Say No to “Fedified” in Fediverse #SNFF

#SNFF #fedified #antiFedified

An Open Letter regarding centralization processes in the Fediverse

As a bunch of fediverse inhabitants, we invite both individualities and collectives to question about fediverse dynamics. We have been focussing on software and protocols, and we have gone beyond those. A part of our discussions dwelt on which interactions we borrow from the data‑extractivist centralised social networks – even unconsciously, as a matter of social network imprinting.
Particularly, we noted that some of the dynamics we deem harmful for the networks – so that, the relation networks we try to build in-and-outside the fediverse everyday – are the bread and butter of social networks out there. That is due to “equivocal” design choices, at the very least, if not made on purpose to steer engagement tickling anti-social vanities of humankind, and thus profit. Aral Balkan called that business model “people farming” (here an example).

The recent events in the fediverse steers us onto multi-level reflections about virtual identities, anonymity, community-driven platforms, and personal branding. Once again we witness an exodus of accounts from Twitter to the fediverse and – we hope – to many, different nodes, approaches, programs, with new instances that are founded day by day.

That is desirable, the fact that people experience what federation means. Sadly, we saw phenomena that were against the concept of fediverse itself and that worried us early on. Among those, we count the “Fedified” list curated by an individual who claims to act as a self-proclaimed authority.
For the sake, anyone is free to join a group and make of it what they want, for instance the “Awesome Fediverse Acquaintances” or the many more examples offered by the lists of people with shared interests.
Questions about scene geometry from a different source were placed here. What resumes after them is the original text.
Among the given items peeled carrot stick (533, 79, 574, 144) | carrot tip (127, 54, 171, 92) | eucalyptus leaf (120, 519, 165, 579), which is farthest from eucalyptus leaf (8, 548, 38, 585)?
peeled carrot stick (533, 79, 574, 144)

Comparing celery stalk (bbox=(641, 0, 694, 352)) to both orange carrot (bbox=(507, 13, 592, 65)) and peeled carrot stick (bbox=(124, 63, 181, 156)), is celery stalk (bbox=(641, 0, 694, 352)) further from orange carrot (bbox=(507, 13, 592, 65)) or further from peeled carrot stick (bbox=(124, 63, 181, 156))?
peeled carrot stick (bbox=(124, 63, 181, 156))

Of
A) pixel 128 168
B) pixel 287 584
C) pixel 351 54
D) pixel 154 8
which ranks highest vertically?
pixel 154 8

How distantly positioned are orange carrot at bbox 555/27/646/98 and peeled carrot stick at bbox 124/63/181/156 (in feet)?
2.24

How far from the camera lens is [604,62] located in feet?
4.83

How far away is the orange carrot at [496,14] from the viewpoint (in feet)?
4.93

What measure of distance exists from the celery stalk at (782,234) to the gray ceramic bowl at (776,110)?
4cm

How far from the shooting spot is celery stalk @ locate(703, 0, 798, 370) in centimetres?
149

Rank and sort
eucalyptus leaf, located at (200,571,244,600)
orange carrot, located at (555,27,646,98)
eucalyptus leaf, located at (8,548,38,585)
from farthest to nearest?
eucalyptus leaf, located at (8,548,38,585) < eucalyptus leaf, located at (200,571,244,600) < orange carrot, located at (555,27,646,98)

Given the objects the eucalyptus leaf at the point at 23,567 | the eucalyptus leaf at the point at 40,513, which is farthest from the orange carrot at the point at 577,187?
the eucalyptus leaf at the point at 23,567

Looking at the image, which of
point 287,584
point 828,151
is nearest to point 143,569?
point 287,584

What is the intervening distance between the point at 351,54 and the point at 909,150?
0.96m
However, creating a central authority in a federated context is something else – and we stop here not to give authors unhealthy suggestions. Moreover, the creation of a centralized verification process, a tool that is not only meaningless, but also unaware of existing verification methods, threatens to reproduce elitarian hierarchical structures that are at odds with fediverse culture.

Several Italophone accounts that changed their profile against the centralised certification methods on online communities.

We’ve always been for equality, “kaos”, anonymity or pseudonymity, multi-accounts, and guerrilla marketing. We stand for fragmentation of identities and their free recomposition.
The fediverse itself stands (and has always stood) as a safer place for those who escape from “people farming” social networks and online harassment awarded by that “farming”. Thus, we fear that the proliferation of these examples, if not challenged, might lead to an erosion of those founding values that we all care about.
We thus encourage both newcomers and old-timers to keep these same values alive and preserve our communal spaces by opposing such centralising phenomenon, and by being aware of your surrounding instances. We think that it is a “hot” topic to address together, and that it will stay “cool” in the future due to the nature of social-network communication as self-representation.